Selected extract →

++++

Stephen Malkmus and the Jicks Sparkle Hard Review

Deep into Sparkle Hard, during the eighth track “Kite,” Stephen Malkmus seems to break the fourth wall with an admission of vulnerability. “Just right now,” Malkmus sings with his trademark sleepy vocals, “I’m not looking for a guy to turn my third place medal into gold.” For a guy known for writing dense, cryptic lyrics, this seems about as straight a declaration as you’re ever going to get from Malkmus before he indulges in pleasantly meandering guitar solos, a keyboard drone that wouldn’t be out of place in the intro to an early Stereolab song, and a chorus of falsetto “doo doo doo” backing vocals.

It’s a line sung by a guy who at this stage in the game, knows exactly who he is: a 51-year-old Portland dad who likes to play fantasy sports and occasionally indulge his inner Deadhead and a guy who has made peace with a likely fate of putting out critically adored records that are lucky to sell 20,000 copies. Although he started playing with the Jicks almost two decades ago, he’s always going to be the guy from Pavement, a ‘90s indie juggernaut whose debut Slanted and Enchanted is often hailed as one of the most influential albums ever made. That’s fine, because Sparkle Hard is the kind of quirky and realized record made by an artist with nothing to prove.

++++

Brief 1 →
Answer these questions about the Sparkle Hard review:
(a) What position does "Kite" hold in the track order of Sparkle Hard?
(b) What age does the review give for Stephen Malkmus?
(c) What was the title of Pavement's debut album?
Brief 2 → Rewrite the review's passage, everything from "It’s a line" down to "nothing to prove.", with "Portland" swapped for "Seattle".
Brief 3 → Extend the Sparkle Hard review beyond its final sentence.
The entries that come next have no connection to the review.

Material provided →
++++

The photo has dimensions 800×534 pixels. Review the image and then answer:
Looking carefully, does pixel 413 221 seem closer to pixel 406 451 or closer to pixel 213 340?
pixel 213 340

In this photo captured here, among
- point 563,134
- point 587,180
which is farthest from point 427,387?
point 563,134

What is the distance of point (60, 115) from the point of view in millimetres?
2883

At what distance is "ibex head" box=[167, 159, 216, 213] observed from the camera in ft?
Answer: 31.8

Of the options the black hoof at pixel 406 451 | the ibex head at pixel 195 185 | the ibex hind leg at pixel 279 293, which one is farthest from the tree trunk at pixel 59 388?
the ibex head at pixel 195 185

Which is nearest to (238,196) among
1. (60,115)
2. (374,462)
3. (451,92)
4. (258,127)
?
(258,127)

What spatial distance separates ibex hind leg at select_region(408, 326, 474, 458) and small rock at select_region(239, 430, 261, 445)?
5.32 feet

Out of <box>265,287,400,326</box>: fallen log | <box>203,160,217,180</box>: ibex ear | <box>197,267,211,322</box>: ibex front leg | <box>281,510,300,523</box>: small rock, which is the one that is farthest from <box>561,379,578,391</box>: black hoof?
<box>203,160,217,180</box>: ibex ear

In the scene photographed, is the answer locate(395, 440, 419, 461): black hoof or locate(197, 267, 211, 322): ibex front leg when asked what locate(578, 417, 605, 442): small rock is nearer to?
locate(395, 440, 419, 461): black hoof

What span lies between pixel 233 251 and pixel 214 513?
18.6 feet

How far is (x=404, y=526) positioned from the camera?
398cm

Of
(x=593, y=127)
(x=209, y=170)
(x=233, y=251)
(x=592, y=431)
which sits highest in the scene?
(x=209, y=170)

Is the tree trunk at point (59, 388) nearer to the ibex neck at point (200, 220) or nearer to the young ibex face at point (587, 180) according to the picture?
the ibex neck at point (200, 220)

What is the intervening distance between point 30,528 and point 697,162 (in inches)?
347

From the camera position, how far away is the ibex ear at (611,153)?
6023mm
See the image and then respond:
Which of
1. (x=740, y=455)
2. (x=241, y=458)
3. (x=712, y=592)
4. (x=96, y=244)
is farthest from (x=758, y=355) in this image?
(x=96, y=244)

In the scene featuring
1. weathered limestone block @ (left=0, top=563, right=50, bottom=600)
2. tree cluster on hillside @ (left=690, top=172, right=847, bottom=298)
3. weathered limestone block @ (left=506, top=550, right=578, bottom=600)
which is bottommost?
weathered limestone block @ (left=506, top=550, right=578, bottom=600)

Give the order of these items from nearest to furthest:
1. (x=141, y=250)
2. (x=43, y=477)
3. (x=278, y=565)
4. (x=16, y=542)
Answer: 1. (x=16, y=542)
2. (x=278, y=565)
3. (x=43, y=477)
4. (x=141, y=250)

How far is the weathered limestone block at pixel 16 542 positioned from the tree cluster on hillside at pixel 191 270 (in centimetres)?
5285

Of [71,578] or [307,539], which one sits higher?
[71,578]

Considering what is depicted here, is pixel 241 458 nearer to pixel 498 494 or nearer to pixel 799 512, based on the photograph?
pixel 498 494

++++

Task answer 1 →
(a) It is the eighth track.
(b) He is 51 years old.
(c) Slanted and Enchanted.

Task answer 2 →
It’s a line sung by a guy who at this stage in the game, knows exactly who he is: a 51-year-old Seattle dad who likes to play fantasy sports and occasionally indulge his inner Deadhead and a guy who has made peace with a likely fate of putting out critically adored records that are lucky to sell 20,000 copies. Although he started playing with the Jicks almost two decades ago, he’s always going to be the guy from Pavement, a ‘90s indie juggernaut whose debut Slanted and Enchanted is often hailed as one of the most influential albums ever made. That’s fine, because Sparkle Hard is the kind of quirky and realized record made by an artist with nothing to prove.

Task answer 3 →
Of course, that late-career comfort is no doubt helped by his ease in writing the kind of hooks that practically declare squatters’ rights after they’ve settle deep into your head. One of those hooks is apparent on “Bike Lane,” a rocking indictment of suburban living before taking an abrupt and uncharacteristically literal veer into lyrics expressing solidarity with Black Lives Matter in a nod to Freddie Grey. Malkmus abandons his typical opaque wordplay in the subdued, breezy “Middle America” where the singer bluntly proclaims “Men are scum/I won’t deny/May you be shit-faced the day you die.” However, he retreats to his old tricks of writing clever bon mots that entertain kids with liberal arts degrees on “Refute,” his country duet with Kim Gordon. In this twangy charmer, the two take the piss out of the dissolution of a relationship between a hyper-sophisticated couple not unlike herself and former husband and Sonic Youth co-founder Thurston Moore. The allure of Gordon’s presence isn’t so much in the strength of her vocal, but in the way she sounds like she’s enjoying herself. She barely stifles a laugh it comes time to deliver the lyrics “She wooed her with Ritalin and drugged me high/Egon Schiele prints and French fries.” By the time you get to the end of the album, Malkmus makes sure to remind you that he’s still a ‘70s rock enthusiast who is not above a show-boating guitar move, like playing it behind his neck, with the closing seven-minute freakout “Difficulties – Let Them Eat Vowels.”

In a recent Washington Post interview, Malkmus talked about how his label Matador put the kibosh on an album of songs he sang over keyboards and a drum machine in favor or a more on-brand Stephen Malkmus and the Jicks record. Fortunately, Malkmus also happened to have the songs that would become Sparkle Hard in his back pocket. The fact that Malkmus had such a diverse and nuanced album just sitting around is astonishing in and of itself, but the more off beat moments on the new album, like when he plays around with autotune or adds a horn section,  make me wish his label would release the jokingly titled “Groove Denied” so we can see what the indie elder statesman produces when he fully coddles his inner weirdo.